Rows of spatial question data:
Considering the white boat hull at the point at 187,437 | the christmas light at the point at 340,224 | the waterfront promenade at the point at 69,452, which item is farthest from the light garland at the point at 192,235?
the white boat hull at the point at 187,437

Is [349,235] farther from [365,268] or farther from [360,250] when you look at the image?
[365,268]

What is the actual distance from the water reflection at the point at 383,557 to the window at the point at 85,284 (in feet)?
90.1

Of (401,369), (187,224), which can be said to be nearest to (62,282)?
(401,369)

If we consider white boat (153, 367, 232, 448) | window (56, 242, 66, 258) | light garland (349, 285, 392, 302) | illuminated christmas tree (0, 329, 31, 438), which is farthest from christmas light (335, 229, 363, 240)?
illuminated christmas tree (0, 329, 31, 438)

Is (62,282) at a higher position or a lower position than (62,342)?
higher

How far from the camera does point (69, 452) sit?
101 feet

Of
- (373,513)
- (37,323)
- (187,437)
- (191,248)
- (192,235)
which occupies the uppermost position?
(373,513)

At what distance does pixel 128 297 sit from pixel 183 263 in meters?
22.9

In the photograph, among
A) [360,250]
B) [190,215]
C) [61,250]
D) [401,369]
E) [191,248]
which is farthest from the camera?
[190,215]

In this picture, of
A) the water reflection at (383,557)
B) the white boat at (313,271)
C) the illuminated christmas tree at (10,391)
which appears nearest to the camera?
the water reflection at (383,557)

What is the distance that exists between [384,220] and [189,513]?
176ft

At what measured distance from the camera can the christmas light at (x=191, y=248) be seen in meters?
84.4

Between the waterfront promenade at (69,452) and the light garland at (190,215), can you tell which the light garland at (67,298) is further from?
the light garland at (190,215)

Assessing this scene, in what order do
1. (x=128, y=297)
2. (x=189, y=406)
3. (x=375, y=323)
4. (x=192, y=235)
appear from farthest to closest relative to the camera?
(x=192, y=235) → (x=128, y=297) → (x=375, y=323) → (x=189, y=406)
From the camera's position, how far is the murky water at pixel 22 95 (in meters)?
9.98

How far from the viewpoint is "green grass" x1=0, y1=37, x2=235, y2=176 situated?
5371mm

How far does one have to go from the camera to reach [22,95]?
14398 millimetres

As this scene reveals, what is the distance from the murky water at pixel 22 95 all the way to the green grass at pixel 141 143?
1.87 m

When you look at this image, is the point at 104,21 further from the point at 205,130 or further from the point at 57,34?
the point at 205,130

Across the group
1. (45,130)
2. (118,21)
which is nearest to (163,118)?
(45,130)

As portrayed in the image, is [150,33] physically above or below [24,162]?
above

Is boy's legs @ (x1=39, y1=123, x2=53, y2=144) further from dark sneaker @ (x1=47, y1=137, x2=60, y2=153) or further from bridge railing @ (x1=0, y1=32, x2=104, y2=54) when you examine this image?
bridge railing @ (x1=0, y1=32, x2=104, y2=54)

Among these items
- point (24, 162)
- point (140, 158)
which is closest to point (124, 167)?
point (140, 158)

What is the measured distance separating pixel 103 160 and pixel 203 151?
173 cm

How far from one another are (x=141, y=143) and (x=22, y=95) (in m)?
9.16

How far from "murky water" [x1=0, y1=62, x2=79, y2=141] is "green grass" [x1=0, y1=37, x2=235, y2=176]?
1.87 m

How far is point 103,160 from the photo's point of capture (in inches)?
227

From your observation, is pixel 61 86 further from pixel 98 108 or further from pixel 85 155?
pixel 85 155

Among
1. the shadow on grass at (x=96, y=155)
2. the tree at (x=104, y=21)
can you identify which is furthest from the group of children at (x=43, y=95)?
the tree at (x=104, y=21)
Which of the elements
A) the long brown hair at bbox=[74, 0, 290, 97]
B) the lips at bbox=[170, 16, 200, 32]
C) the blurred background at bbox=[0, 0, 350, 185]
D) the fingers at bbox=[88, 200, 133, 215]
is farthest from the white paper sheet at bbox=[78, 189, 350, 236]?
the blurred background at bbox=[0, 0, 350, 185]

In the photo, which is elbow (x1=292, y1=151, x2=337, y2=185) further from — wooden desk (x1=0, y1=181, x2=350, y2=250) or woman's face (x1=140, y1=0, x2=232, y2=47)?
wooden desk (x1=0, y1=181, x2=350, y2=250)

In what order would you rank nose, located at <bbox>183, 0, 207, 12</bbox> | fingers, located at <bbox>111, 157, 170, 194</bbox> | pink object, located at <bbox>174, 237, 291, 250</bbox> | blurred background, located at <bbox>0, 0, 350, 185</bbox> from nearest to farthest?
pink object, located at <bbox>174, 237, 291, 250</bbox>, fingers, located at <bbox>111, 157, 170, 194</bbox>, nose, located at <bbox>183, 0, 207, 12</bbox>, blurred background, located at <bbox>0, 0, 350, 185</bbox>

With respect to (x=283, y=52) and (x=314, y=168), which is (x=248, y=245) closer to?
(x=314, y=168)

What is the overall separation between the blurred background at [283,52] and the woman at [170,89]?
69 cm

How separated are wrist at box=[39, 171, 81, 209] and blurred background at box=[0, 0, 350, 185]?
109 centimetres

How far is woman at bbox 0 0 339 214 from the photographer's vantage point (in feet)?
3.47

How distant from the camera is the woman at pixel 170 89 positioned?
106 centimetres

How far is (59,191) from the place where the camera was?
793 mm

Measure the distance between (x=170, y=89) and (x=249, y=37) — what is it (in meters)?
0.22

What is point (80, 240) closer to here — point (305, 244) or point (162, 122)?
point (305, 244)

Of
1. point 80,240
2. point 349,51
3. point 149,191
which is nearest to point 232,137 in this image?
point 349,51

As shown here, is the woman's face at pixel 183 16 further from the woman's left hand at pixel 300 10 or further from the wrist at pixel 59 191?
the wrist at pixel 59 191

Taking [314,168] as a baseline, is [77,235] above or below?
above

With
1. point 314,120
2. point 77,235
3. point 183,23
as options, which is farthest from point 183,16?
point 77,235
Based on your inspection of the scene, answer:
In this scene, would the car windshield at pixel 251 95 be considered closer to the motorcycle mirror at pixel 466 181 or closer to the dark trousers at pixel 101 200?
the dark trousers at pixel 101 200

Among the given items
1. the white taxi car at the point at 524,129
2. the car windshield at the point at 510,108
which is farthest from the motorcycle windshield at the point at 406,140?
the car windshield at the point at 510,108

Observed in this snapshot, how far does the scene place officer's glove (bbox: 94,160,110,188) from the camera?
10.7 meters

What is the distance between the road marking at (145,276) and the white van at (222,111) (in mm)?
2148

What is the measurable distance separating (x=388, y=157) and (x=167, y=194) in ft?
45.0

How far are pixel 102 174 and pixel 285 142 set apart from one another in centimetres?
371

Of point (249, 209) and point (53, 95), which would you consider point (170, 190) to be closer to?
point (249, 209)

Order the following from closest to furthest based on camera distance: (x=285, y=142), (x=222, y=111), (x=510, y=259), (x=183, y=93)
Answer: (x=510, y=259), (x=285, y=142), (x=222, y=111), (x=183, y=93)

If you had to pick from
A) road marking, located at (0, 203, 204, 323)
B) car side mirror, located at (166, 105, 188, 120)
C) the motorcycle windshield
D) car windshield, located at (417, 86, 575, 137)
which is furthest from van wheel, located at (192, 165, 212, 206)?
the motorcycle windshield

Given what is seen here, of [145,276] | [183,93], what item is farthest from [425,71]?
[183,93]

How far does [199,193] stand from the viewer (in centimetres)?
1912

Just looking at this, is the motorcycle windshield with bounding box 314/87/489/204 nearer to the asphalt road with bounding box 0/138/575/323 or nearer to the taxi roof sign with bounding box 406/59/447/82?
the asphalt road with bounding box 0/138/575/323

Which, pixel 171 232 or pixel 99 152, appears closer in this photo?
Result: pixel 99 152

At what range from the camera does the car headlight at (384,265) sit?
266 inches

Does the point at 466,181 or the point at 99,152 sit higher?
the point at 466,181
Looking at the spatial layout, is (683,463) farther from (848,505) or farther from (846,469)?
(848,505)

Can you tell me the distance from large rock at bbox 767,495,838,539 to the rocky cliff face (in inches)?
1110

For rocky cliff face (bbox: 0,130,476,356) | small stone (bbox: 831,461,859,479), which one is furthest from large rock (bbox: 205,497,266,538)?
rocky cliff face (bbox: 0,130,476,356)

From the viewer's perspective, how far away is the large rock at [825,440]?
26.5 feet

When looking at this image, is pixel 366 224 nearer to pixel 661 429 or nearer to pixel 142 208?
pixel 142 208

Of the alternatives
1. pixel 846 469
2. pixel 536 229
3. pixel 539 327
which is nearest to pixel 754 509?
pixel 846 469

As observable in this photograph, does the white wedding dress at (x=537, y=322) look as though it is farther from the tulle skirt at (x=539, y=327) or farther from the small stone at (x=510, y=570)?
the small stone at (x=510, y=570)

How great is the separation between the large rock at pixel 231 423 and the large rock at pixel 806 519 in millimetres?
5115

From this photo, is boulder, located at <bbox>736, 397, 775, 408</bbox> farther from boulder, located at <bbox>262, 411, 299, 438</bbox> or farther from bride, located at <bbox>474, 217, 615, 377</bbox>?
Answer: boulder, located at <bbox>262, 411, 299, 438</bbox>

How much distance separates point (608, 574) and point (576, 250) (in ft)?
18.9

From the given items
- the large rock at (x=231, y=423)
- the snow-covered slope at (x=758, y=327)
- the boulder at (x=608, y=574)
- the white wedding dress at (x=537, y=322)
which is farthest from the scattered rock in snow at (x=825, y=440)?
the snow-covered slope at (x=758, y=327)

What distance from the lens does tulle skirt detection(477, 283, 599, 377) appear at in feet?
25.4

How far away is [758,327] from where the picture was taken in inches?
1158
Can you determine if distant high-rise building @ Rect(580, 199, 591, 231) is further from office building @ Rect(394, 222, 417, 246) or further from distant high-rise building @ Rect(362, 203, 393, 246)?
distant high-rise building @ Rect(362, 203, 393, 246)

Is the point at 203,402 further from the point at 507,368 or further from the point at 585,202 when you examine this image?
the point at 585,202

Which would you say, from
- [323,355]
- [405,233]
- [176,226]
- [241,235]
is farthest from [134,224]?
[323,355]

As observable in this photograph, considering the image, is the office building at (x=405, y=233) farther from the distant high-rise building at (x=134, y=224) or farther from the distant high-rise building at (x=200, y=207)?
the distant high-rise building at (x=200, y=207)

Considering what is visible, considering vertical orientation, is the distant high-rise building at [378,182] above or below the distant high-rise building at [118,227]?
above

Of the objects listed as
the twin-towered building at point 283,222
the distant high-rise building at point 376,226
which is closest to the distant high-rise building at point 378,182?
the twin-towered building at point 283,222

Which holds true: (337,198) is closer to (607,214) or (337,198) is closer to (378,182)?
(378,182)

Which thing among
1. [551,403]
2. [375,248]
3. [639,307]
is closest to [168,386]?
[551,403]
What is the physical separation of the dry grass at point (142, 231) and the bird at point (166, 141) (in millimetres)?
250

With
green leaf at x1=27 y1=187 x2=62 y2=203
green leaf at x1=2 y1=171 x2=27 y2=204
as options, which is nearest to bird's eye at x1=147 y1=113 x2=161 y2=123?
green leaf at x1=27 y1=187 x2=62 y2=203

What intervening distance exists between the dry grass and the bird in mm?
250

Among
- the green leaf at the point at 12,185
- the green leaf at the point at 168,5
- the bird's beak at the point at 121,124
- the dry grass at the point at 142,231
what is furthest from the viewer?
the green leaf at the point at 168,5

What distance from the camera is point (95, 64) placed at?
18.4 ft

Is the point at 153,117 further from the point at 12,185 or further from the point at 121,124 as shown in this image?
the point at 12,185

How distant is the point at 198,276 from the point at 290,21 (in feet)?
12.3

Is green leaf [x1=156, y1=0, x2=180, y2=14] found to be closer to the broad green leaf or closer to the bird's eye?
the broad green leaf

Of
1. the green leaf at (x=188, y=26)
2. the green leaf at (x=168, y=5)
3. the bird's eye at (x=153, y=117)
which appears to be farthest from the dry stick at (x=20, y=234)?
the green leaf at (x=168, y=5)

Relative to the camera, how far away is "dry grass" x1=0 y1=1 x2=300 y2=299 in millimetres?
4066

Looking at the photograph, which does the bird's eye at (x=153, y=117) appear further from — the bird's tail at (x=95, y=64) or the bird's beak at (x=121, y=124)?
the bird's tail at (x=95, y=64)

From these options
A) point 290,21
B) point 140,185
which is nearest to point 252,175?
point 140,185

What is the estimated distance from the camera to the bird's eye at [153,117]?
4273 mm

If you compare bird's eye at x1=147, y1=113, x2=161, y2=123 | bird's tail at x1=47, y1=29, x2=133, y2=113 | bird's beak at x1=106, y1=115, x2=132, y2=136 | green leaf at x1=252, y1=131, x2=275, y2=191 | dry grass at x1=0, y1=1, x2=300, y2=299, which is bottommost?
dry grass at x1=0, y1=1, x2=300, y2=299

**Written task:**
Copy the entries above verbatim, from the line containing "From the camera's" to the line containing "14398 millimetres", both included.

**Answer for this exercise:**
From the camera's position, how far is the murky water at pixel 22 95 (in meters)?
9.98

How far from the viewpoint is "green grass" x1=0, y1=37, x2=235, y2=176 situated?
5371mm

How far does one have to go from the camera to reach [22,95]?
14398 millimetres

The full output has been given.